Visitors in tow, we toured the Herradura tequila factory. The cores of agave azul, called piñas for their resemblance to a pineapple, are roasted and pressed, the juice fermented and distilled. One always is treated to a taste of the roasted piña on such tours—delicious, smoky-sweet and very fibrous. You are reminded that alcohol comes from sugar. The agave has plenty.

Down the road we stopped by a little table where half a roasted piña was laid out for sale. We were offered the ends of the cut-off spears which were mahogany dark and roasted to caramel perfection. We separated the sweet stuff from the fibers with our teeth just as you’d get the meat off an artichoke leaf.
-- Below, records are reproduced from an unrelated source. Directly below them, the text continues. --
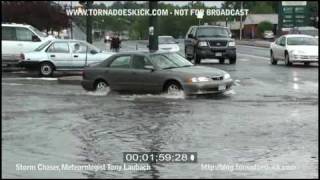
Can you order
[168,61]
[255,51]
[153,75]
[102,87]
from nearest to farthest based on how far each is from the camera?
[153,75] < [168,61] < [102,87] < [255,51]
We had already made out purchase when, seemingly as an after-thought, the seller offered us a sample from the piña’s center, its heart, its corazón. It was firmer than the heart of an artichoke but similarly smooth, no fibers. It was even more delicious than the spear ends. We were ravished. I bought a large wedge and began to brain-storm recipes.

First came pork loin cooked and sauced in corazón de agave. In my test kitchen, also known as my kitchen, I wrapped the pork in the fibrous spear-ends, encased it in foil and roasted it slowly. Fibers were strained out, sweetened juices reduced and mellowed with cream, cubes of corazón heated and served beside the meat. Oh, boy.
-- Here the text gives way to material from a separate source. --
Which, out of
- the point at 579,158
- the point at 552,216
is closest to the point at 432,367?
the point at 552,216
Then there was corazón de agave pecan pie. I heated two cups of corazón bits with a cup of orange juice and thickened it with flour. Some orange zest for that little edge. After the mixture cooled, I blended it with three beaten eggs and lightly-roasted pecans, poured it into a pie shell and baked it for an hour. Served with cream, it was better than mincemeat.

Now friends are in the act. Lorena made corazón de agave ice cream. Canela proposed mashing it and serving it instead of yams beside the Thanksgiving turkey. Imagine chunks in capirotada, Mexican bread pudding. Feel free.